Ética y moralmente las conductas en las que habría presuntamente incurrido el diputado del Atlántico Nicolás Petro, de acuerdo con las denuncias reveladas por su exesposa, Day Vásquez, son inadmisibles. Porque han dejado al descubierto los peores vicios de la política, como la venta de favores, aparentemente, bien pagados por personajes cuestionados en extremo. De esos con los que se toman fotografías o hacen negocios, pero solo de puertas para adentro o de espaldas a entornos transparentes, honestos o dignos. Por algo será. Mientras menos se sepa mejor para que el ennegrecido entramado pase desapercibido. Es a lo que se apuesta siempre. Pero la madeja, más temprano que tarde, empieza a deshacerse por la punta menos esperada. Generalmente cuando ya es demasiado tarde para intentar contener los efectos que produce. Una explosión controlada, la llaman algunos, que, en este caso, demasiados sabían que llegaría.

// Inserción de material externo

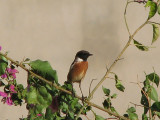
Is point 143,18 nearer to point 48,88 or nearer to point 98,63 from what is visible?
point 98,63

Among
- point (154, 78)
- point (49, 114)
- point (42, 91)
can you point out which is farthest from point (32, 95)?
point (154, 78)

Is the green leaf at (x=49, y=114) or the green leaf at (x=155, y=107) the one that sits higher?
the green leaf at (x=49, y=114)

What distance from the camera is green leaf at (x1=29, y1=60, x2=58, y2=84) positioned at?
119 cm

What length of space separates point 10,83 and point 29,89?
0.44 feet

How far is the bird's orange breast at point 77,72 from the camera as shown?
2167mm

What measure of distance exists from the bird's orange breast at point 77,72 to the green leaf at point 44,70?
3.01ft

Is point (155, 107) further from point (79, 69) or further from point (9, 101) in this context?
point (79, 69)

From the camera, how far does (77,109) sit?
1.49 m

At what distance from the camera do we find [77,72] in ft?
7.24

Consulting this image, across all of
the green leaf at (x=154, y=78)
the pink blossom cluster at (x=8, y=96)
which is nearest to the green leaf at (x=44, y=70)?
the pink blossom cluster at (x=8, y=96)

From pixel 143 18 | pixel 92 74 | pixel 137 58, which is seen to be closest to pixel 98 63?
pixel 92 74

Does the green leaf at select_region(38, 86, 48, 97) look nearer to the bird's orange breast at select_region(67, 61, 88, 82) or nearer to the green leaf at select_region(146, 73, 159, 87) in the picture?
the green leaf at select_region(146, 73, 159, 87)

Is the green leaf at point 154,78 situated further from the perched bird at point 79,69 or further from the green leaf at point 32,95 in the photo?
the perched bird at point 79,69

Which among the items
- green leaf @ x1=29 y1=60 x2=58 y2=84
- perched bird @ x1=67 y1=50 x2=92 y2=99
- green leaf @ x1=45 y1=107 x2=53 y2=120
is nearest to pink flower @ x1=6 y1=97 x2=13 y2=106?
green leaf @ x1=45 y1=107 x2=53 y2=120
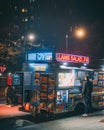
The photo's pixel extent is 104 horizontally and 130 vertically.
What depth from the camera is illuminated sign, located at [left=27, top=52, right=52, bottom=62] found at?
14.1 metres

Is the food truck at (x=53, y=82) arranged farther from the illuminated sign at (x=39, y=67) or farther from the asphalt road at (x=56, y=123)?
the asphalt road at (x=56, y=123)

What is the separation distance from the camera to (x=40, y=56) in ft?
48.0

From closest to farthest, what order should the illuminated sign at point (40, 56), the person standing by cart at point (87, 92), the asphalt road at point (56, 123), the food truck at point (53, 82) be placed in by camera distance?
the asphalt road at point (56, 123) < the illuminated sign at point (40, 56) < the food truck at point (53, 82) < the person standing by cart at point (87, 92)

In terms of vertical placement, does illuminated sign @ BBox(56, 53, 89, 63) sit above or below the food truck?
above

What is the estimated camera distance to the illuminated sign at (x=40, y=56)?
1410cm

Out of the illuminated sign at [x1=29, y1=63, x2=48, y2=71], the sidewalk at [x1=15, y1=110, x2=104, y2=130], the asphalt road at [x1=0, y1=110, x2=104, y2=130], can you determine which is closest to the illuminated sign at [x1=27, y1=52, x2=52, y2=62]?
the illuminated sign at [x1=29, y1=63, x2=48, y2=71]

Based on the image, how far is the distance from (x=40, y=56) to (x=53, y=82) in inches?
58.6

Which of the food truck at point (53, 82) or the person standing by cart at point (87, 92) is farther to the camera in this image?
the person standing by cart at point (87, 92)

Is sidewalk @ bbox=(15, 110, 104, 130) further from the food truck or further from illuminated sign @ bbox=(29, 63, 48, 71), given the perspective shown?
illuminated sign @ bbox=(29, 63, 48, 71)

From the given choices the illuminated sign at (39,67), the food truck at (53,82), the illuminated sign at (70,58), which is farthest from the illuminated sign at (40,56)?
the illuminated sign at (70,58)

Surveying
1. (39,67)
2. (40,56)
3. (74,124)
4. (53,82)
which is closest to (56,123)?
(74,124)

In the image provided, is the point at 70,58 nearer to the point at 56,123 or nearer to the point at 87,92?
the point at 87,92

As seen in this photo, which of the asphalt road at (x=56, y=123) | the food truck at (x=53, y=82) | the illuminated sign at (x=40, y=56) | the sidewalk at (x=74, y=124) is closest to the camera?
the sidewalk at (x=74, y=124)

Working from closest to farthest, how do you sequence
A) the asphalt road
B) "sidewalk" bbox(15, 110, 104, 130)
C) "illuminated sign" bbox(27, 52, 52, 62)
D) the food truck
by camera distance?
"sidewalk" bbox(15, 110, 104, 130) → the asphalt road → "illuminated sign" bbox(27, 52, 52, 62) → the food truck
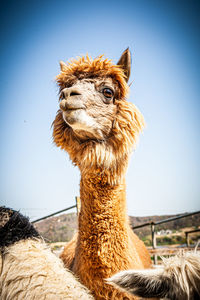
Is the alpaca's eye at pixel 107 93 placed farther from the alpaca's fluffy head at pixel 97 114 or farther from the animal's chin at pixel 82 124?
the animal's chin at pixel 82 124

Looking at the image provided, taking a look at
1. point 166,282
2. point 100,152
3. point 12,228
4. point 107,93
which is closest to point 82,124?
point 100,152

Hace más de un mes este escandaloso asunto venía rumoreándose con fuerza en los pasillos de la Casa de Nariño, luego de que el mismo Petro les pidiera a sus más estrechos colaboradores evitar o suspender todo contacto con su hijo Nicolás, su hermano Juan Fernando, o cualquier otro integrante de su familia. ¿Pudo haber hecho más? Seguramente. Porque lo que supuestamente ocurría a su alrededor o a sus espaldas, como se ha venido a señalar, empezaba a estar claro como la luz. “Tráfico de influencias, representación indelicada de funciones de los ministerios o beneficios criminales a cambio de sobornos” son expresiones empleadas por el presidente para referirse al supuesto provecho personal que sus parientes estarían obteniendo del apellido que comparten y de la posición de privilegio que las urnas les otorgaron el año pasado.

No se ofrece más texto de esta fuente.